▶ [How to complete this task]:
Whenever a line in the data holds the string "cookie", pull that line out.

▶ [Available records]:
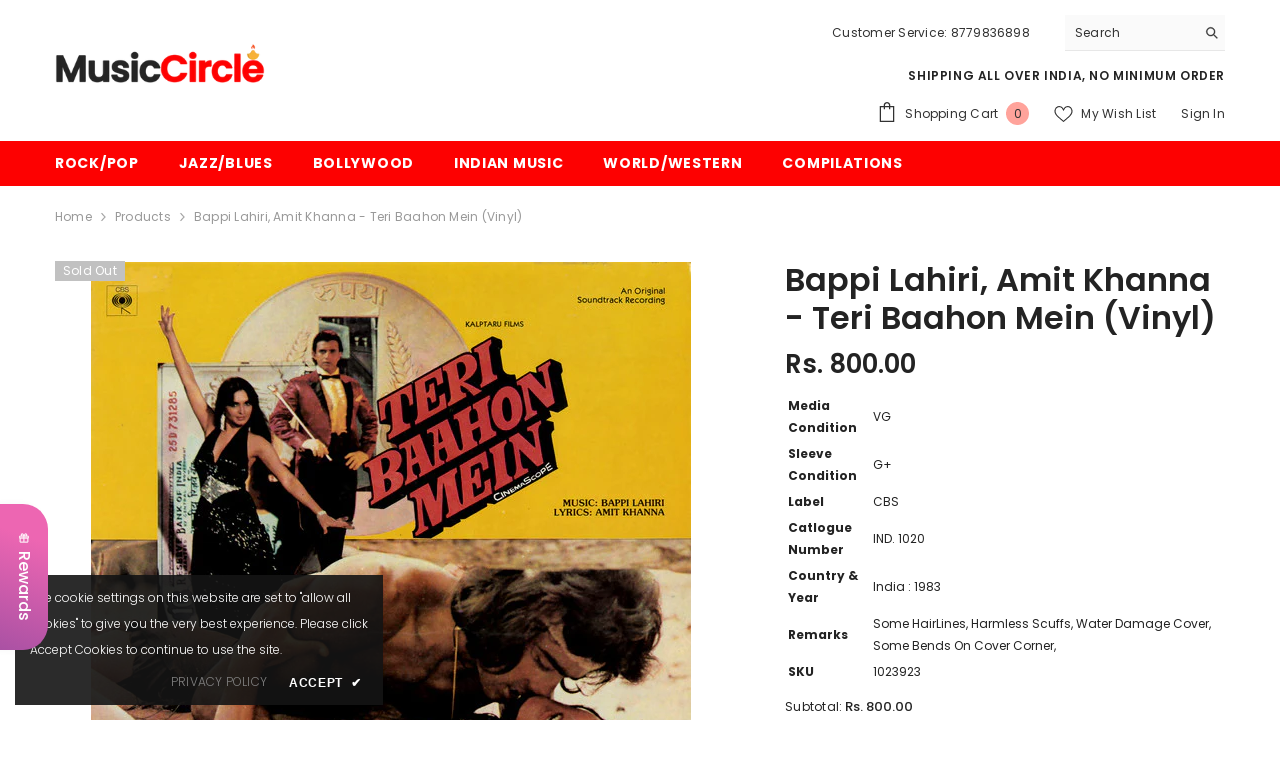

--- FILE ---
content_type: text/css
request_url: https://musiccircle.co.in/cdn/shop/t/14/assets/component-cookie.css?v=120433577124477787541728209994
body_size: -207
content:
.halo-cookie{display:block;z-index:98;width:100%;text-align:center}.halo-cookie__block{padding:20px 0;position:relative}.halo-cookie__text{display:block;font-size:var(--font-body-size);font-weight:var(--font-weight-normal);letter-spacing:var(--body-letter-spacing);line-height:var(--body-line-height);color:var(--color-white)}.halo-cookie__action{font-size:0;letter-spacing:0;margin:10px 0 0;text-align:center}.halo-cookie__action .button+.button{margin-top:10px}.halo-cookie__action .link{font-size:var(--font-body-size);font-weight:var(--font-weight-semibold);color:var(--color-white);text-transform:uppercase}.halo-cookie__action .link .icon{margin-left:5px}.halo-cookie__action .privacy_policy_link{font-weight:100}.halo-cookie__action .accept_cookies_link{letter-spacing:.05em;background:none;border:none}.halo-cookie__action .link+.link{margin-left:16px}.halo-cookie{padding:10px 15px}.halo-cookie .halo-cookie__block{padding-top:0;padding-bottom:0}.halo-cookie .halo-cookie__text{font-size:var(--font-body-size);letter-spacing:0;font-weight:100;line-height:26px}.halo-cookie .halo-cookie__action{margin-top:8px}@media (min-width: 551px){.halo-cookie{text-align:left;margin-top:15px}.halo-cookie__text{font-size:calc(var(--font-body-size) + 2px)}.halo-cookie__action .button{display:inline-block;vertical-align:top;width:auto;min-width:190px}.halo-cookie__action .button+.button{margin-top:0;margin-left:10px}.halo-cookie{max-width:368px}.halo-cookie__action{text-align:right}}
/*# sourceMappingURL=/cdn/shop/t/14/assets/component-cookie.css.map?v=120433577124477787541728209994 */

▶ [Exercise output]:
request_url: https://musiccircle.co.in/cdn/shop/t/14/assets/component-cookie.css?v=120433577124477787541728209994
.halo-cookie{display:block;z-index:98;width:100%;text-align:center}.halo-cookie__block{padding:20px 0;position:relative}.halo-cookie__text{display:block;font-size:var(--font-body-size);font-weight:var(--font-weight-normal);letter-spacing:var(--body-letter-spacing);line-height:var(--body-line-height);color:var(--color-white)}.halo-cookie__action{font-size:0;letter-spacing:0;margin:10px 0 0;text-align:center}.halo-cookie__action .button+.button{margin-top:10px}.halo-cookie__action .link{font-size:var(--font-body-size);font-weight:var(--font-weight-semibold);color:var(--color-white);text-transform:uppercase}.halo-cookie__action .link .icon{margin-left:5px}.halo-cookie__action .privacy_policy_link{font-weight:100}.halo-cookie__action .accept_cookies_link{letter-spacing:.05em;background:none;border:none}.halo-cookie__action .link+.link{margin-left:16px}.halo-cookie{padding:10px 15px}.halo-cookie .halo-cookie__block{padding-top:0;padding-bottom:0}.halo-cookie .halo-cookie__text{font-size:var(--font-body-size);letter-spacing:0;font-weight:100;line-height:26px}.halo-cookie .halo-cookie__action{margin-top:8px}@media (min-width: 551px){.halo-cookie{text-align:left;margin-top:15px}.halo-cookie__text{font-size:calc(var(--font-body-size) + 2px)}.halo-cookie__action .button{display:inline-block;vertical-align:top;width:auto;min-width:190px}.halo-cookie__action .button+.button{margin-top:0;margin-left:10px}.halo-cookie{max-width:368px}.halo-cookie__action{text-align:right}}
/*# sourceMappingURL=/cdn/shop/t/14/assets/component-cookie.css.map?v=120433577124477787541728209994 */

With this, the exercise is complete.